==== Raw data ====

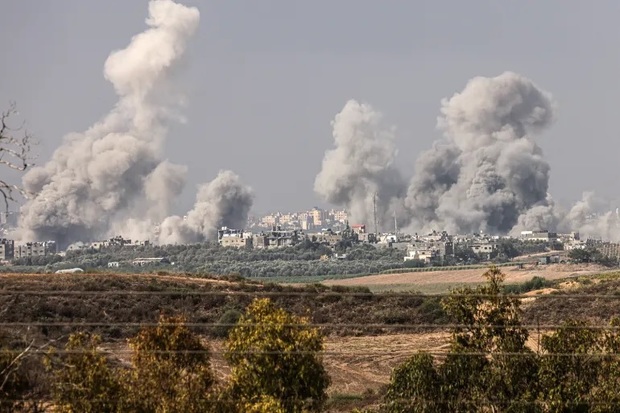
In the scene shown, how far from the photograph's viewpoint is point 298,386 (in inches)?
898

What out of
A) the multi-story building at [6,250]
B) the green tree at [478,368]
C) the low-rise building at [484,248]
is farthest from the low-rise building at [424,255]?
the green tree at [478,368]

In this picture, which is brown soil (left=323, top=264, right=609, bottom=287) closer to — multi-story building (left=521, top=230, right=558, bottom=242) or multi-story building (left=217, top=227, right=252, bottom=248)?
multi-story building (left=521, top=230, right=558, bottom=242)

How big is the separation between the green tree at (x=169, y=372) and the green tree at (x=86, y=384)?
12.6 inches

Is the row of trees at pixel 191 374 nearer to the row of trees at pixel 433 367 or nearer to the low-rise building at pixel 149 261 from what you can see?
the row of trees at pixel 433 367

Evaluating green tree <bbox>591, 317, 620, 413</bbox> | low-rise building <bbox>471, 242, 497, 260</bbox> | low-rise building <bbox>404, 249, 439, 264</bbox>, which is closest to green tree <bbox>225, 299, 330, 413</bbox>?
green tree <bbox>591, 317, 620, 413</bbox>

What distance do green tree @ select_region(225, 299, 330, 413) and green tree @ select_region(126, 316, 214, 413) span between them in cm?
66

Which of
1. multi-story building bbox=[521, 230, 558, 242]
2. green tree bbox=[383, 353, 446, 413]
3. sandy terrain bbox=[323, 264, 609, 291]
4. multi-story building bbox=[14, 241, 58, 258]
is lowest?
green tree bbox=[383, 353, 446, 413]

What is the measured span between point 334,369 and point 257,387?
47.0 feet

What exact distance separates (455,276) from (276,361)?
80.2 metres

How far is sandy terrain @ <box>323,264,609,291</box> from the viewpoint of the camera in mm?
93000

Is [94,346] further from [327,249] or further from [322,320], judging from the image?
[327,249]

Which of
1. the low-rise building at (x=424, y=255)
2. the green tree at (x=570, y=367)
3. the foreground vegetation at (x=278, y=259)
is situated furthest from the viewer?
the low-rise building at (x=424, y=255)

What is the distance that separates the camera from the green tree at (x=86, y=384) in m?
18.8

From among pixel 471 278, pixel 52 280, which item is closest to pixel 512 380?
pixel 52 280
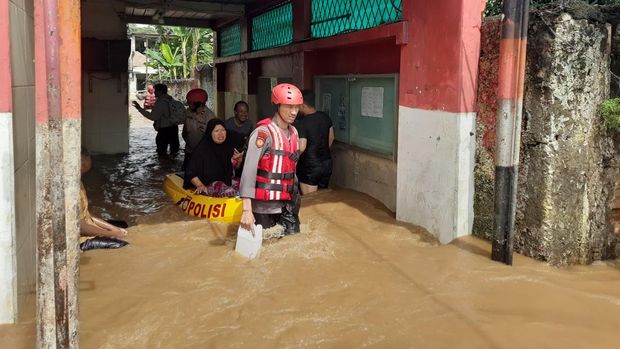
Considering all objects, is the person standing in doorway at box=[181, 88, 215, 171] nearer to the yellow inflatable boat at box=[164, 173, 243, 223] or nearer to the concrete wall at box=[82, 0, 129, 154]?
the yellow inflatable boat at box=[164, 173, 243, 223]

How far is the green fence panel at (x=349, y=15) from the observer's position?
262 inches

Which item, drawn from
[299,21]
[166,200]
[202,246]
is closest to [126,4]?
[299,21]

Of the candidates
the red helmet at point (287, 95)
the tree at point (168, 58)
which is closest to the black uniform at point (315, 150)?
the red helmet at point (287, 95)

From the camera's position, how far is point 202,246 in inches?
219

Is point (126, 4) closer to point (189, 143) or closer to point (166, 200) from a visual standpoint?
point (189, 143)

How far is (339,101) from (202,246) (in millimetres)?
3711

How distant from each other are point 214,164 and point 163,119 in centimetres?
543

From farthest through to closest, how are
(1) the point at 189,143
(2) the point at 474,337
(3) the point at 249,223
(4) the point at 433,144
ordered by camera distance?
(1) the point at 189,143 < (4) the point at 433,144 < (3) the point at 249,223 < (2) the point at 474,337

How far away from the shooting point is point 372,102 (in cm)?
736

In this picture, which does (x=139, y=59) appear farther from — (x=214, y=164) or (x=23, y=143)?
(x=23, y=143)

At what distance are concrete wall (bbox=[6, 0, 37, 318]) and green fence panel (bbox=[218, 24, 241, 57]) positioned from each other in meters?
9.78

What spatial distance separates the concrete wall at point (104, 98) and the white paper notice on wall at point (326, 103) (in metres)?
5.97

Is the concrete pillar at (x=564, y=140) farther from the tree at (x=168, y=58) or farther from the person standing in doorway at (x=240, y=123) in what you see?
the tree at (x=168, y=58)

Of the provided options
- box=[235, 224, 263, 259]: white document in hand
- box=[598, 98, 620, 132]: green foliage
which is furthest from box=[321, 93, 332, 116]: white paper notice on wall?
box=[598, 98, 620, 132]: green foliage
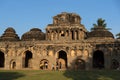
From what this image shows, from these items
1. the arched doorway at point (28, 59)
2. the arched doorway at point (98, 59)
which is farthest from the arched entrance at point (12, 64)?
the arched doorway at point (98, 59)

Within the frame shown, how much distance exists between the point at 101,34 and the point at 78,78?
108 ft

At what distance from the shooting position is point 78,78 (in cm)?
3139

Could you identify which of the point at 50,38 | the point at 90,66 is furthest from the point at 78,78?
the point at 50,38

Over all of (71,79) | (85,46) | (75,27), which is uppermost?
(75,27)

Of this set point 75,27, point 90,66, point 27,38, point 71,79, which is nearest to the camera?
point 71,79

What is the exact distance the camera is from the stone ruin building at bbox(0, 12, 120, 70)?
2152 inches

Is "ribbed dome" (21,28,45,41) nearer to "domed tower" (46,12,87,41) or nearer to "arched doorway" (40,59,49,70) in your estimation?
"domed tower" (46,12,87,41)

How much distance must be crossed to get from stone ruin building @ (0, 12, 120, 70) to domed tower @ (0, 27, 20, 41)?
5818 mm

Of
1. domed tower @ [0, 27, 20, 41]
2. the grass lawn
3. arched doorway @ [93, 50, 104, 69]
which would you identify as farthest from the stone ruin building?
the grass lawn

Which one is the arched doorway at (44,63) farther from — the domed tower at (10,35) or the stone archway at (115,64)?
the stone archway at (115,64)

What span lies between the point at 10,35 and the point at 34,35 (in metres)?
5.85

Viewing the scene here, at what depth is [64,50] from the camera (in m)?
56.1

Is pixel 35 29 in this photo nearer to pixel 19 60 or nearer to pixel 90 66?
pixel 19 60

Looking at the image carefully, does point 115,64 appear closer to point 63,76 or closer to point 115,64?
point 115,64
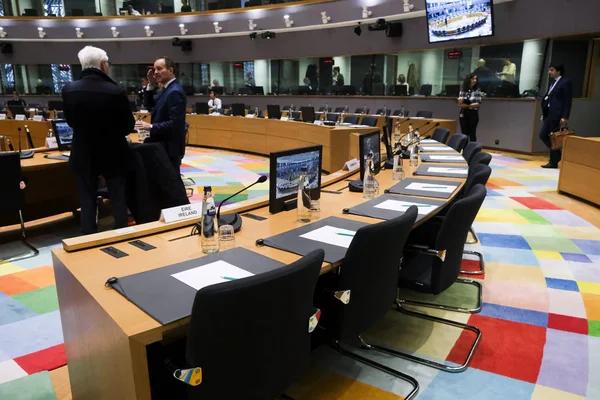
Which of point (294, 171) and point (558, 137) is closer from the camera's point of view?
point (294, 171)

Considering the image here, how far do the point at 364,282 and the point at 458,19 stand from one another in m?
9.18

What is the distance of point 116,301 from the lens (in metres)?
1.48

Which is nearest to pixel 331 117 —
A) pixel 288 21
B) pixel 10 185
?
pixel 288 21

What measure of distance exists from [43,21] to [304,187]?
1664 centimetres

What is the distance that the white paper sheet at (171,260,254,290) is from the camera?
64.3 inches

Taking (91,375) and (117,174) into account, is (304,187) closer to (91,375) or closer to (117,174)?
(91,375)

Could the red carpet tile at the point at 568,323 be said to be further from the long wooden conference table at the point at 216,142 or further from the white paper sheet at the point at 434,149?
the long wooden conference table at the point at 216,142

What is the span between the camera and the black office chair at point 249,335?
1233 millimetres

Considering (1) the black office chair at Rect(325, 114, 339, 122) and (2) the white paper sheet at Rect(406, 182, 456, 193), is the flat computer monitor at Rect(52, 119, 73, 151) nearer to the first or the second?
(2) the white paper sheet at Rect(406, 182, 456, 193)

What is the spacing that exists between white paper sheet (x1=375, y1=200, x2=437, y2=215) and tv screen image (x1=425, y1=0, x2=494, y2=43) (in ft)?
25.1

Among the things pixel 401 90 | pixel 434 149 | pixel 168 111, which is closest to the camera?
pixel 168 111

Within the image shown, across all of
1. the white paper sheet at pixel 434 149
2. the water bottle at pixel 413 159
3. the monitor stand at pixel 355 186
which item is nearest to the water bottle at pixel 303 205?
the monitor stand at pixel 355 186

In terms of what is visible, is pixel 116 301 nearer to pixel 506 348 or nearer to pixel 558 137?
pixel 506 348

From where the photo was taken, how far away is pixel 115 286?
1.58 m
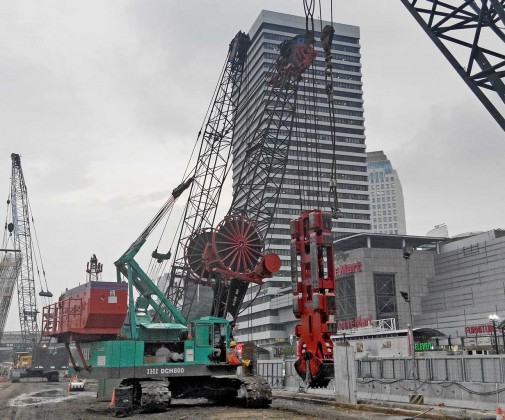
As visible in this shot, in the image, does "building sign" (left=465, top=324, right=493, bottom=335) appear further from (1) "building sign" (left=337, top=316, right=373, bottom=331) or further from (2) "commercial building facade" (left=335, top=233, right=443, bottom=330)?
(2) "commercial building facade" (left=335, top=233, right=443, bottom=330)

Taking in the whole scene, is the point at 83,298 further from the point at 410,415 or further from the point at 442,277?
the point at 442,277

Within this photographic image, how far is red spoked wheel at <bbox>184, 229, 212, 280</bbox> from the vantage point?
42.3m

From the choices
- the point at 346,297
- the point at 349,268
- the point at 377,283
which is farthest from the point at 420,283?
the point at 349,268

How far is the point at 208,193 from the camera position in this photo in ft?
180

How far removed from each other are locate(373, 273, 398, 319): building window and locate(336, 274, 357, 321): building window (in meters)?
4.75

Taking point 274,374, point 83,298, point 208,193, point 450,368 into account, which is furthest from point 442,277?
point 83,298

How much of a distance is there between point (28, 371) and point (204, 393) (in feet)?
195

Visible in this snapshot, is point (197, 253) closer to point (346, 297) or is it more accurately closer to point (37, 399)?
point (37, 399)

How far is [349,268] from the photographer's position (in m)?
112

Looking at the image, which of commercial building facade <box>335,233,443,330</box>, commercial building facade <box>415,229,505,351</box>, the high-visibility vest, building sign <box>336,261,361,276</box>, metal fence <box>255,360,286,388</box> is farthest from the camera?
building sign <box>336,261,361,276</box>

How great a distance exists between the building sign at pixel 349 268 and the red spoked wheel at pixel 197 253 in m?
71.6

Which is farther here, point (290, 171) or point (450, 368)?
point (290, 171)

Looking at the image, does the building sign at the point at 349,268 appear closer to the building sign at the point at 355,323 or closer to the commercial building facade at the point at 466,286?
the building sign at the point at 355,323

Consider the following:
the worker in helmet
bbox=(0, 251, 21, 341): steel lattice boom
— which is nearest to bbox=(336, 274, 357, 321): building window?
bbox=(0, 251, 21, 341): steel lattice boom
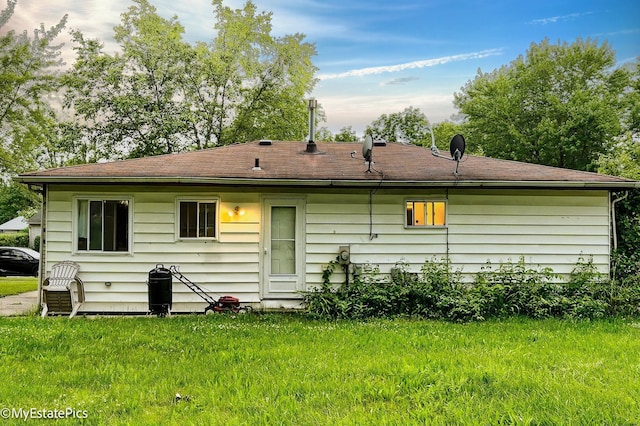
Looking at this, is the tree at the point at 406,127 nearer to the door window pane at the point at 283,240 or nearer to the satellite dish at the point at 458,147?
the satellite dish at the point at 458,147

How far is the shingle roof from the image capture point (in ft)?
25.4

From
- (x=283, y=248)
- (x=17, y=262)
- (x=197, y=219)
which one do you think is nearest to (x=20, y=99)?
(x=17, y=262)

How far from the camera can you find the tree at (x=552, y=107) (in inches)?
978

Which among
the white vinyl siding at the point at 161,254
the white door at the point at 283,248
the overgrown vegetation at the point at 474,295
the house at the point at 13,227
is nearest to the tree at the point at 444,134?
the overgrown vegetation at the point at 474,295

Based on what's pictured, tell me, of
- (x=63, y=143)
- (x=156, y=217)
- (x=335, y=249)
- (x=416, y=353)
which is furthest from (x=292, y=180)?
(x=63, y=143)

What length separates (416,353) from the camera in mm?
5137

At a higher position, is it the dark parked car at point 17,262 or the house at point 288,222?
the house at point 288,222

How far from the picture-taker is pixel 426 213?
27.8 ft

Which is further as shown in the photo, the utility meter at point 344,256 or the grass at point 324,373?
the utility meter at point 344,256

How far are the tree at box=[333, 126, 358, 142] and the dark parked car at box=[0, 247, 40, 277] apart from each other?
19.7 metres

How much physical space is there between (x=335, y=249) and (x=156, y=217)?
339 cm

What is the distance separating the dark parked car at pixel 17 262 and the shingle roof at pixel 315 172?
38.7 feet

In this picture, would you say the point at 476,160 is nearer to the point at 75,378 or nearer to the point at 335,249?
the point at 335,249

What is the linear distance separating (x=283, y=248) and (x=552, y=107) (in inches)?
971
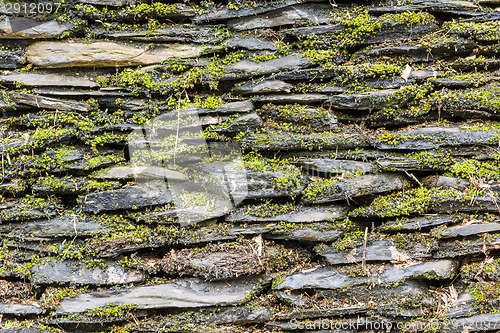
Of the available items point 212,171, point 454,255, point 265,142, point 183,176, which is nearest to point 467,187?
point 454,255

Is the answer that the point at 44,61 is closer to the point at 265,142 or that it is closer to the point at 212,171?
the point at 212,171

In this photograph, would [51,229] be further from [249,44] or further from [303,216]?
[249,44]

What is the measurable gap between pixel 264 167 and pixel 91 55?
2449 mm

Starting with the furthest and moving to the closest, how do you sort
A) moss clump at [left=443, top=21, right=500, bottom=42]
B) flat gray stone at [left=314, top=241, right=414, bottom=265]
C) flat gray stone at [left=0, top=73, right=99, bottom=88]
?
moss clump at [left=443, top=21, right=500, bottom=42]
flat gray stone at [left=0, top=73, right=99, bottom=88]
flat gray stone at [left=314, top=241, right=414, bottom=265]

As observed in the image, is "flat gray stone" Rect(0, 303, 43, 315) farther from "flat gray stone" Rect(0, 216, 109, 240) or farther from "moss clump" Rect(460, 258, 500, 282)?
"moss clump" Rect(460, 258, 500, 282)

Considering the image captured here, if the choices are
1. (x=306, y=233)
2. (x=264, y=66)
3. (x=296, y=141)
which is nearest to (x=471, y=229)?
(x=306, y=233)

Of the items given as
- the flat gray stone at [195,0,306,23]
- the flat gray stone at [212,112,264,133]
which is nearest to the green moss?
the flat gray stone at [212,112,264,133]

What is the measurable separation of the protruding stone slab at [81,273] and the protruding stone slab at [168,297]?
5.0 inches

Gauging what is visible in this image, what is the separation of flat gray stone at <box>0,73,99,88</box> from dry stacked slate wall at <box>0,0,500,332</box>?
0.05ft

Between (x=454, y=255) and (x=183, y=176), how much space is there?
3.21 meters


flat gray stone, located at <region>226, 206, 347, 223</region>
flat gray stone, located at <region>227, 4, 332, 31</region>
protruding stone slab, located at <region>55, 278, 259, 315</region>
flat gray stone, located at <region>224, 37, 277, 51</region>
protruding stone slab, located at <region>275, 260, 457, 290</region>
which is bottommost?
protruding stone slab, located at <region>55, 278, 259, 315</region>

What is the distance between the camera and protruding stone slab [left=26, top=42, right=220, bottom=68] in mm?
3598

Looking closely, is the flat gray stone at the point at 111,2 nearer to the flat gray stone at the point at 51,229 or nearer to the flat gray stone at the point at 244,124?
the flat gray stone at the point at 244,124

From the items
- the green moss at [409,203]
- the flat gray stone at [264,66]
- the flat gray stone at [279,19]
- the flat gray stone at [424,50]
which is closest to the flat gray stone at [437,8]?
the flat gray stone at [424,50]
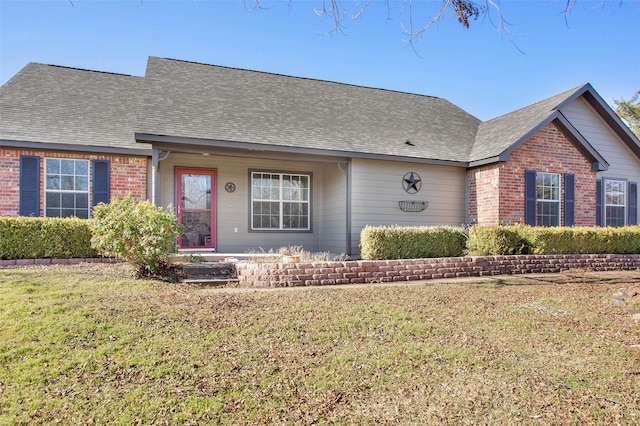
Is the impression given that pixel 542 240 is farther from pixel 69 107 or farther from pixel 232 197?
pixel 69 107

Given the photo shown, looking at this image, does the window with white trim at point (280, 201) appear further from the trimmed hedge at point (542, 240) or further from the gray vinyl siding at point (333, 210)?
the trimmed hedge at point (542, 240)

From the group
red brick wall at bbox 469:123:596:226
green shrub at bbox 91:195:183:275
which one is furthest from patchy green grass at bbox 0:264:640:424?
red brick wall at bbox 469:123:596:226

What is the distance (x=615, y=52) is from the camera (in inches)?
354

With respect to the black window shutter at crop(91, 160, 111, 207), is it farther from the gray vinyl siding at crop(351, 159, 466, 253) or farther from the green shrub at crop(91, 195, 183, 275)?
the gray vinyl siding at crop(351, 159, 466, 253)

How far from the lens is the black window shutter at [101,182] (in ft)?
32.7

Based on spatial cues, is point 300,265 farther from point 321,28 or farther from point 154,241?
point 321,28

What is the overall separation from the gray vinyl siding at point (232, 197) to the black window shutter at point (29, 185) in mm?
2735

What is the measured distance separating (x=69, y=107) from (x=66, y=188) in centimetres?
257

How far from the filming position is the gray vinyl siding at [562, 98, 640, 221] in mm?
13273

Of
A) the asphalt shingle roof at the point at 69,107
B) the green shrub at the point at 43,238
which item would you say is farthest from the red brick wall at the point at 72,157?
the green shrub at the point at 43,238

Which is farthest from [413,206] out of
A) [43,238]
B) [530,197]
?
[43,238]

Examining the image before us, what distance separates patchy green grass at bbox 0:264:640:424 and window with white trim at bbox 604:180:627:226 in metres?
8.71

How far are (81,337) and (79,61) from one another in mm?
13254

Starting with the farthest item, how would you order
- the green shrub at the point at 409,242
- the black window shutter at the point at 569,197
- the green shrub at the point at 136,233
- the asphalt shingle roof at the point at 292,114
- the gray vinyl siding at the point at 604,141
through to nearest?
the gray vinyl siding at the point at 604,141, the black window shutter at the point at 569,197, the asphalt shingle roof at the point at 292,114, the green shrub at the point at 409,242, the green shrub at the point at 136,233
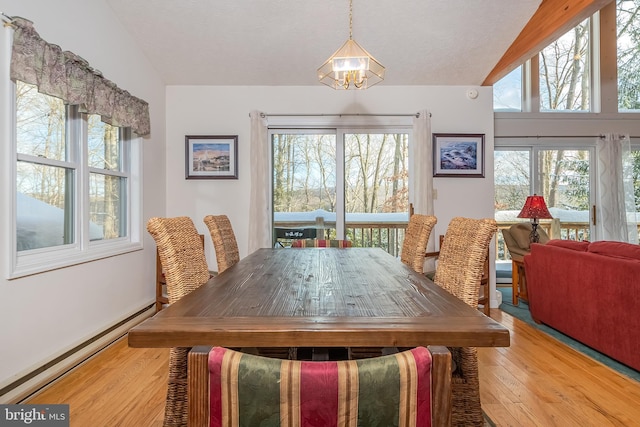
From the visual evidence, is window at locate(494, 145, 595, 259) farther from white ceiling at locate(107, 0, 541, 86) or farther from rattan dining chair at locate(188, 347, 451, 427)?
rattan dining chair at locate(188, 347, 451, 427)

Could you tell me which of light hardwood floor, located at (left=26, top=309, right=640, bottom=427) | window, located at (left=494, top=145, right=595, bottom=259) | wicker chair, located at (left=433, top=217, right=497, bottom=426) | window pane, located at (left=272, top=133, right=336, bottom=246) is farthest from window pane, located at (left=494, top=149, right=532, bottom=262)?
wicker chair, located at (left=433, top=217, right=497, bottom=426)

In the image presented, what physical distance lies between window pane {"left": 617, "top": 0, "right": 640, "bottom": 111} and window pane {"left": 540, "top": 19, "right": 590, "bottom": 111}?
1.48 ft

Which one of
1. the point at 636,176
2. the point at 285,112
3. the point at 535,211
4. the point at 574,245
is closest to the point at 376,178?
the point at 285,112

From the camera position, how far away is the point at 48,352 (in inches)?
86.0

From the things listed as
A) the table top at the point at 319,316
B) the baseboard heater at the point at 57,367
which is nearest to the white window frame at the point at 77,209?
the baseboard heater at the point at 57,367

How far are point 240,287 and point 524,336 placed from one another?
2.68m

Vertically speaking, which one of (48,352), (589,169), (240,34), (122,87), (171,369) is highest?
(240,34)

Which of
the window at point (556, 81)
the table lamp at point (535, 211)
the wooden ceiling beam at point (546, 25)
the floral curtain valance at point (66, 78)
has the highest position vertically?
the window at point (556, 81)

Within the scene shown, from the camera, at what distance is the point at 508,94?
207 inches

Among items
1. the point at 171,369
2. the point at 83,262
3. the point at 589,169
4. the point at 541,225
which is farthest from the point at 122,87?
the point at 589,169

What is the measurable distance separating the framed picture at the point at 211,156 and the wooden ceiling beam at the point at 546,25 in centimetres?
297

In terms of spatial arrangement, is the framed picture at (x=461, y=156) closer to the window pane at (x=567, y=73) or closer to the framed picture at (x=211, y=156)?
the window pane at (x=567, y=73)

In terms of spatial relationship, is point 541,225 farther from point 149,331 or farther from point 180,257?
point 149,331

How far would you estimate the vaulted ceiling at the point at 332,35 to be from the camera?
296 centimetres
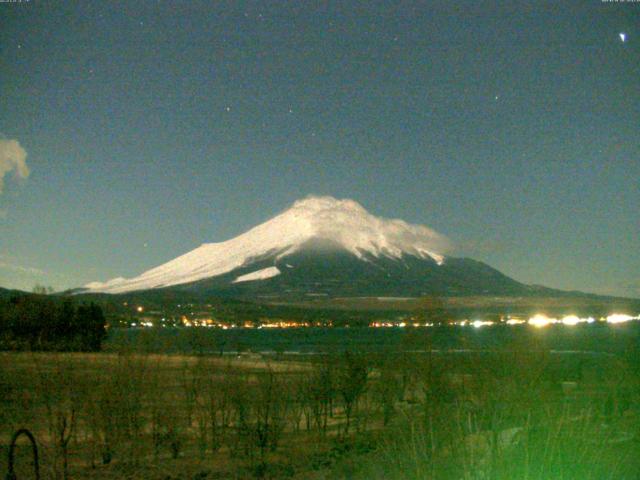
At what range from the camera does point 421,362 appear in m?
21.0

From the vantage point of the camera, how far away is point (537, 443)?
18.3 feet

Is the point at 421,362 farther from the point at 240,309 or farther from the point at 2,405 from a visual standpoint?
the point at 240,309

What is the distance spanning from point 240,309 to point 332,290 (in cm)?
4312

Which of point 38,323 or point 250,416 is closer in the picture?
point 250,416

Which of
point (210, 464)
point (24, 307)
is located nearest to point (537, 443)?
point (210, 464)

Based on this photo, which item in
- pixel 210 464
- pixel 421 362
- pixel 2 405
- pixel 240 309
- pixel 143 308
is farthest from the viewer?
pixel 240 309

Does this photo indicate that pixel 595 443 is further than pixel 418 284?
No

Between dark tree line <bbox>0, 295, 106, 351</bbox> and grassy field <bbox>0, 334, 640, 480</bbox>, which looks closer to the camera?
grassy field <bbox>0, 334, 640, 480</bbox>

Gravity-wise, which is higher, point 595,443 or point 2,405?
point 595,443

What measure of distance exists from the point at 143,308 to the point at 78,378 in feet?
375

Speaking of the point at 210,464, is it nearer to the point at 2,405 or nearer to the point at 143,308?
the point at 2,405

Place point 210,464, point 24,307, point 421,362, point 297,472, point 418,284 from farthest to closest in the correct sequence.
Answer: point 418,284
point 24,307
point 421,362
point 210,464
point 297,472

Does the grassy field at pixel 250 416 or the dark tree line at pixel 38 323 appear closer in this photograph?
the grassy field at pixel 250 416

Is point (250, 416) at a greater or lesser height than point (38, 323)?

====

**What you need to do**
Write out again, exactly, the lines from the one holding "Gravity-wise, which is" through the end of the listing, with both ends included.

**Task result**
Gravity-wise, which is higher, point 595,443 or point 2,405?
point 595,443

What measure of distance exists from the point at 143,308 to the point at 78,378 in feet?
375

Speaking of the point at 210,464, is it nearer to the point at 2,405 or nearer to the point at 143,308?
the point at 2,405

Place point 210,464, point 24,307, point 421,362, point 297,472, point 418,284 from farthest to closest in the correct sequence.
Answer: point 418,284
point 24,307
point 421,362
point 210,464
point 297,472

Does the grassy field at pixel 250 416 or the dark tree line at pixel 38 323 appear closer in this photograph?
the grassy field at pixel 250 416

Is point (250, 416) at a greater or lesser height than point (38, 323)?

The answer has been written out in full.